*Prompt*
Copy the data from the line containing "From the objects in" through the line containing "which is furthest from the", replacing "screwdriver" with "wrench" and leaving everything else as it is.

*Records shown*
begin
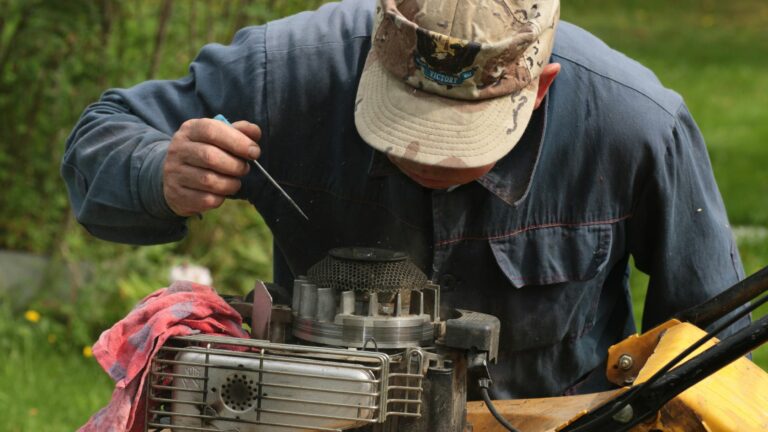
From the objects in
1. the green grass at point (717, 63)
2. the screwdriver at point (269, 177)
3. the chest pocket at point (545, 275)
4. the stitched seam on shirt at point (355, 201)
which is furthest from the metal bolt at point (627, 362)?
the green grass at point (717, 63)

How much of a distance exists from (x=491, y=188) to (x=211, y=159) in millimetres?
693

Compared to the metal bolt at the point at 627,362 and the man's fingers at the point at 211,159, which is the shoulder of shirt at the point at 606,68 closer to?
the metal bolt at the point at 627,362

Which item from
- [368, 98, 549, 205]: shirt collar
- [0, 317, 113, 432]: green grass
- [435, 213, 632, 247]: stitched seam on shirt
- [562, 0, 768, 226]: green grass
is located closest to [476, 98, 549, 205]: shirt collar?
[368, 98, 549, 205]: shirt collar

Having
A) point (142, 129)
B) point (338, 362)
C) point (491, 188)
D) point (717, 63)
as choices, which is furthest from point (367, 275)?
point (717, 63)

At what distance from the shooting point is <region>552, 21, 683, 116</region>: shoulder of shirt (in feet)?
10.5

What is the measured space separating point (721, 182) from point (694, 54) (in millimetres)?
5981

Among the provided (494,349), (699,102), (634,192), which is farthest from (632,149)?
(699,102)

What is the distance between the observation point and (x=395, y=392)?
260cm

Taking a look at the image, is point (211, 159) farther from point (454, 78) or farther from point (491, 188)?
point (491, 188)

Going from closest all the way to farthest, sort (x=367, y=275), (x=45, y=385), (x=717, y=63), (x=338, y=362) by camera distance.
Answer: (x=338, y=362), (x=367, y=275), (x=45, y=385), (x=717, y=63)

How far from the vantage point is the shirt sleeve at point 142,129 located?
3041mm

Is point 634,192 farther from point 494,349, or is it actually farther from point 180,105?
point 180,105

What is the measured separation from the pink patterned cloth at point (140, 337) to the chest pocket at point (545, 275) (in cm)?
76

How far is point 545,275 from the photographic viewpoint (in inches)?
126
end
begin
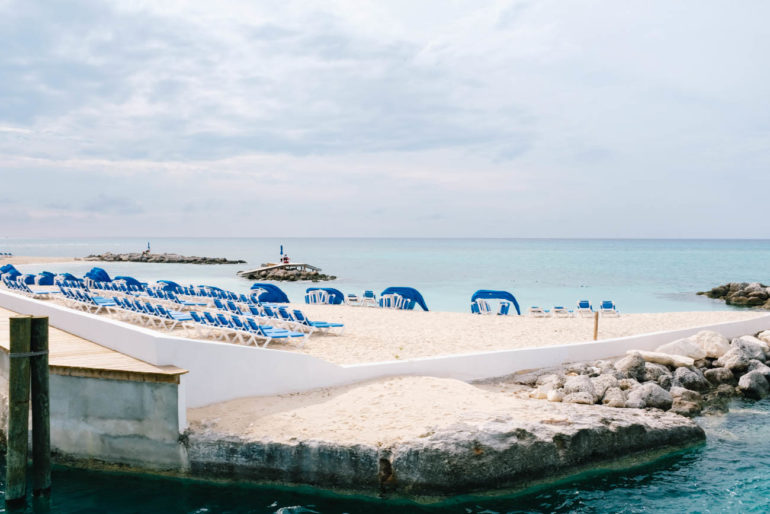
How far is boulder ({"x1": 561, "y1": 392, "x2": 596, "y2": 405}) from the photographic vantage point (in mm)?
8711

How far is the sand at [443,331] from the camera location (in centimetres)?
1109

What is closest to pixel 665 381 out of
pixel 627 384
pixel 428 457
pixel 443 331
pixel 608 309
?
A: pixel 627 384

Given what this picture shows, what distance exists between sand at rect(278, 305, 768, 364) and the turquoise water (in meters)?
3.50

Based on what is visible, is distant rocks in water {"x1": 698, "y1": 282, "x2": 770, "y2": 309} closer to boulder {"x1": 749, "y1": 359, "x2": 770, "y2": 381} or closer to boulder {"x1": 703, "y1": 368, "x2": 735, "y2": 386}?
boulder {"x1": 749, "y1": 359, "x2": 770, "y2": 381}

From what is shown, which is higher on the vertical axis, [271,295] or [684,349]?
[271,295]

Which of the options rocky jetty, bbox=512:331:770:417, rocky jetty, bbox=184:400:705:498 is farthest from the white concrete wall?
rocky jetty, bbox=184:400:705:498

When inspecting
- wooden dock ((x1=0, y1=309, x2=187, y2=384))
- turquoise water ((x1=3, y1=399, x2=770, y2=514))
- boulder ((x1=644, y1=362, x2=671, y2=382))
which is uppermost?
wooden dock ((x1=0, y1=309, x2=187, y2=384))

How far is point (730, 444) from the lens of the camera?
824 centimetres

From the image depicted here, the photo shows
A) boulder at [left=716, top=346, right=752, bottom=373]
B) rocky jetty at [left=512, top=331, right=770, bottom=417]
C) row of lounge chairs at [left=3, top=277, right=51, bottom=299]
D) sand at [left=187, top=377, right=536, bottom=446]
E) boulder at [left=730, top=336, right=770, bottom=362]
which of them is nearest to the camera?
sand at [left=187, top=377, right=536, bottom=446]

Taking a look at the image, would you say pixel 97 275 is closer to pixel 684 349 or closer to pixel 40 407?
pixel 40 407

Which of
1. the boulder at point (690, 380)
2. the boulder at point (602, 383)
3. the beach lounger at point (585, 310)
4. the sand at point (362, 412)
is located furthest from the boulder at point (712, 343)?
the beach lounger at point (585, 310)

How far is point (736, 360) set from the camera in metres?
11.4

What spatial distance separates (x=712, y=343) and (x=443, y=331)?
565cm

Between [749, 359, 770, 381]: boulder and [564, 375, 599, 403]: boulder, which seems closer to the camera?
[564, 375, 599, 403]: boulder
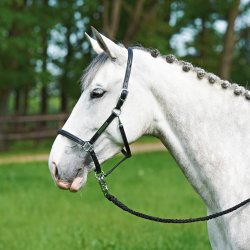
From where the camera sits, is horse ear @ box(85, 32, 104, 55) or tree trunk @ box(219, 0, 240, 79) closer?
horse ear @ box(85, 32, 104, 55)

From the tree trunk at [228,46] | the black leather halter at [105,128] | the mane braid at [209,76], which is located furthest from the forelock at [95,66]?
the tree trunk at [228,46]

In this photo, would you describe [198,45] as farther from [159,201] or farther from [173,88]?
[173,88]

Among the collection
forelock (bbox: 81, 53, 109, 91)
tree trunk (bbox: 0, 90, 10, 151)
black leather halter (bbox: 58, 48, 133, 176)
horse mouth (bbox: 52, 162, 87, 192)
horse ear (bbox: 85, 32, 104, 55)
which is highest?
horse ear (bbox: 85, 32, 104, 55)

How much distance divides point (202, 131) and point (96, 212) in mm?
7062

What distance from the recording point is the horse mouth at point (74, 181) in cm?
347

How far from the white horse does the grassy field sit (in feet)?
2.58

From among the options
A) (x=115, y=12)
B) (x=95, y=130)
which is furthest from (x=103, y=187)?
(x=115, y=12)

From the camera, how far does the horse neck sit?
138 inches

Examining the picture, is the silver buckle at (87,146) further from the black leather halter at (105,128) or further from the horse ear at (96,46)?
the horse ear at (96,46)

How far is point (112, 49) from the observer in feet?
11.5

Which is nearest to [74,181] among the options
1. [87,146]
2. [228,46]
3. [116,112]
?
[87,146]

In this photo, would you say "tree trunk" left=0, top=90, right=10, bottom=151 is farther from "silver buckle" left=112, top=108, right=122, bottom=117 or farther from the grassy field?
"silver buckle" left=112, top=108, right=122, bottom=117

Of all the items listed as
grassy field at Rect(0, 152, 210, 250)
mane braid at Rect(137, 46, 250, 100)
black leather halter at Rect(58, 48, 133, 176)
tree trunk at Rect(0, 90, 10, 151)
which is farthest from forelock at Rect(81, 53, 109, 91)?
end
begin
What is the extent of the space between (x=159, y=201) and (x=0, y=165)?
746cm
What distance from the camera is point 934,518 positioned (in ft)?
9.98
end
*Complete response*
From the objects in
1. the green grass at point (717, 63)
2. the wrench at point (269, 177)
3. the chest pocket at point (545, 275)
4. the stitched seam on shirt at point (355, 201)
which is furthest from the metal bolt at point (627, 362)?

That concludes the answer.